The 6th Session of the IODE Steering Group for the OceanDocs project was held in Oostende, Belgium between 10-12 October 2018. The meeting reviewed progress with the implementation of its previous work plan and adopted a work plan for the next two years. It was decided to develop a promotional leaflet to highlight 10 reasons to use OceanDocs to develop an institutional repository. The meeting was informed that 2 new IT experts have now been recruited by the IOC Project Office for IODE in Oostende, Belgium which will assure professional management of OceanDocs. The meeting also recommended organizing OceanDocs training events back-to-back with IAMSLIC and EURASLIC conference in 2019 and 2020. The Group welcomed the development of the OBPS system and recommended considering using the semantic text mining, searching and natural language processing in OceanDocs. The Group further defined 6 strategic direction actions.The report is available HERE.
Information (as usually managed by librarians) is as essential in the research process as data. The marine library community should therefore be a natural key stakeholder in the IODE programme. While IODE had a Group of Experts on Marine Information Management (GE-MIM) since 1984 and also IODE national coordinators for marine information management, until 2017 IODE lacked channels of direct communication with individual marine science libraries and information centres which limited engagement with the marine information community. Accordingly IODE-XXIV adopted Recommendation IODE-XXIV.5 (IODE ASSOCIATE INFORMATION UNIT). The two first AIUs have now been formally established: the MBLWHOI Library (Woods Hole, MA, United States) and INSTM Library (Salammbo, Tunisia). Find more information HERE.
The 6th Session of the JCOMM/IODE Expert Team on Data Management Practices (ETDMP-VI) was held at the IOC Project Office for IODE in Oostende, Belgium between 17 and 19 September 2018. The Expert Team welcomed its new Chair, Ms Alessandra Giorgetti. The Expert Team proposed a revision of its terms of reference to allow on a greater focus on best practices (through the planned Ocean Best Practices project that was started in 2017 as a pilot activity), closer collaboration between IODE and JCOMM in the Marine Climate Data System (MCDS) as well as in the emerging IOC Ocean Data and Information System (ODIS) and to continue the work on metadata. The ETDMP called on WMO and IOC to ensure, through the planned consultation group, that the close relationship between the oceanographic and marine meteorological communities through JCOMM and its ETDMP, and their achievements, will not be lost when JCOMM becomes JCOM.
Through IOC Circular Letter 2728 (sent out on 27 August 2018), all IOC Member States have been invited to update or designate their IODE national coordinator for data management and for marine information management. This information will allow us to efficiently communicate with all member states on the upcoming 25th Session of the IODE Committee in Tokyo, Japan. IODE national coordinators are invited to contact their IOC focal points to make sure a reply is sent.
IOC Circular Letter 2725 has been issued on 24 August 2018 addressed to all IODE national coordinators, inviting candidatures for the position of 2 IODE Co-Chairs.

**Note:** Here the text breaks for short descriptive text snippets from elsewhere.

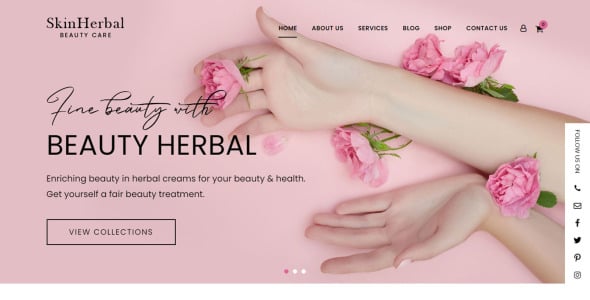 skinherbal beauty care wordpress тема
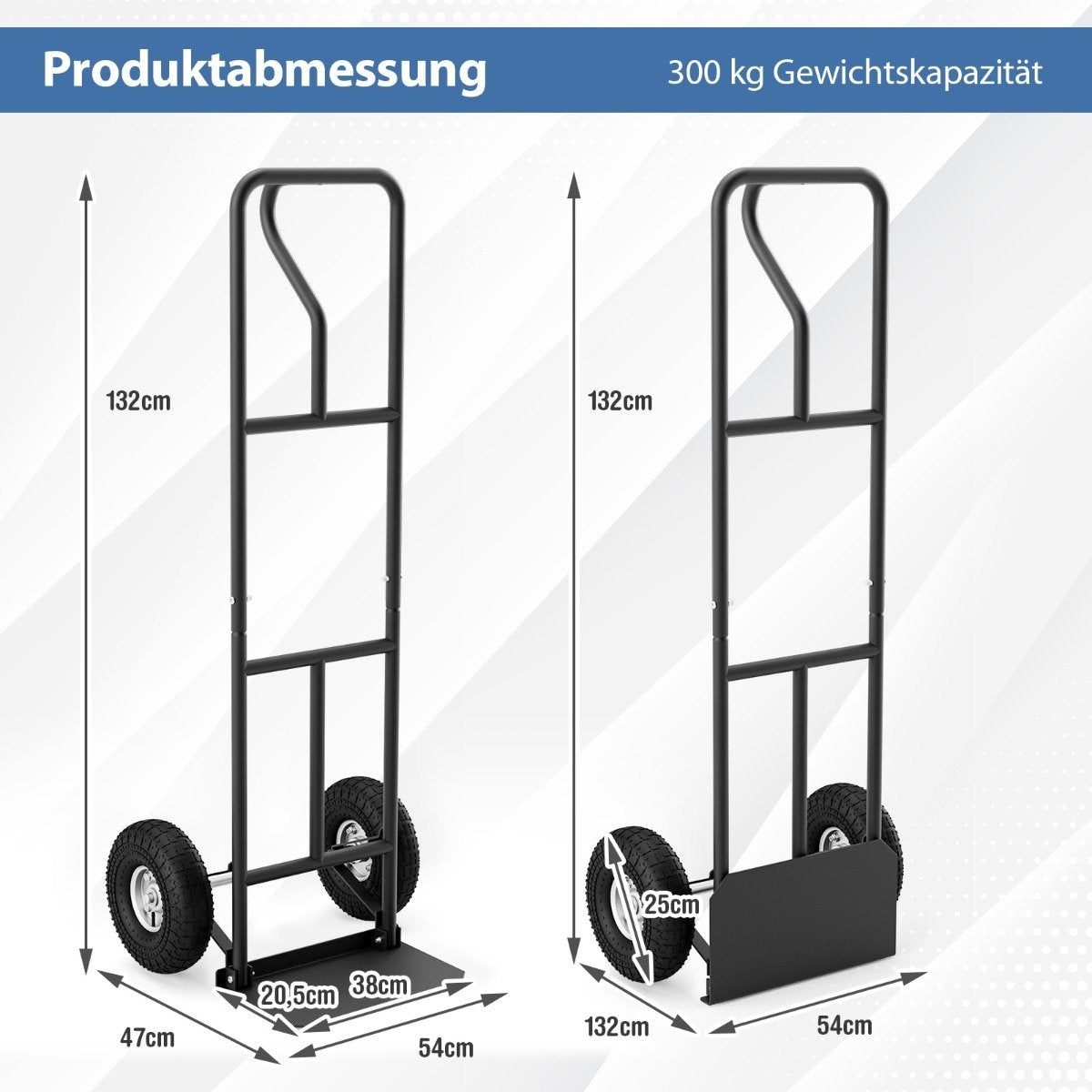 Sack truck with P-handle forklift truck with high backrest folding loading area & rubber wheels black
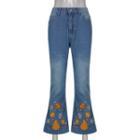 Flower Embroidered Bootcut Jeans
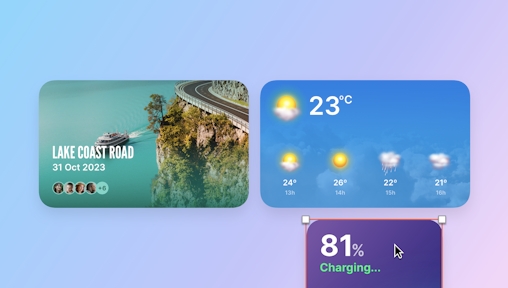 A gif showing a set of UI cards adjusting their layout in Sketch, showcasing Stacks in action.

At its 24thsession the IODE Committee approved the Report of the Inter-sessional Working Group to Propose a Re-structuring of IODEwhich recommended revising the current structure, projects and activities of IODE and decided that the relation between projects (e.g. data flow) should be better communicated within the IODE community but also to the user communities. The Committee agreed that both existing and new IODE projects and activities will benefit from a more effective tracking and oversight process to help ensure that they meet IODE strategic goals and objectives. The Committee adoptedDecision IODE-XXIV.3 IODE (Project and Activity Performance Evaluation). These procedures apply to both existing and new projects and activities. This document provides guidance on how to propose new projects and evaluate existing projects.
We are very sad to learn about the loss of Dr J. Frederick (Fred) Grassle. Fred is one of the Godfathers of OBIS. We are extremely thankful for all his support and great wisdom and hope with OBIS we can keep his dreams and vision alive.
In 1997, Fred hosted a "Census of the Benthos Workshop" at the Institute of Marine and Coastal Sciences (Rutgers University). This Workshop was part of a series "To explore the value, timeliness, and feasibility of stimulating, designing, and organizing a period of intense, comprehensive oceanic observation whose purpose would be to assess and explain the global distribution of marine life", which led to the Census of Marine Life.
At its conclusion, the Benthic Census meeting participants unanimously recommended a project to bring together existing distribution data into a common, searchable format. They formalized this recommendation in a meeting report. This report, together with a concept paper on "the census of the fishes" written by Jesse Ausubel of the Alfred P. Sloan Foundation became the guiding principle for OBIS.
We wish to express our sincerest condolences to his family and friends.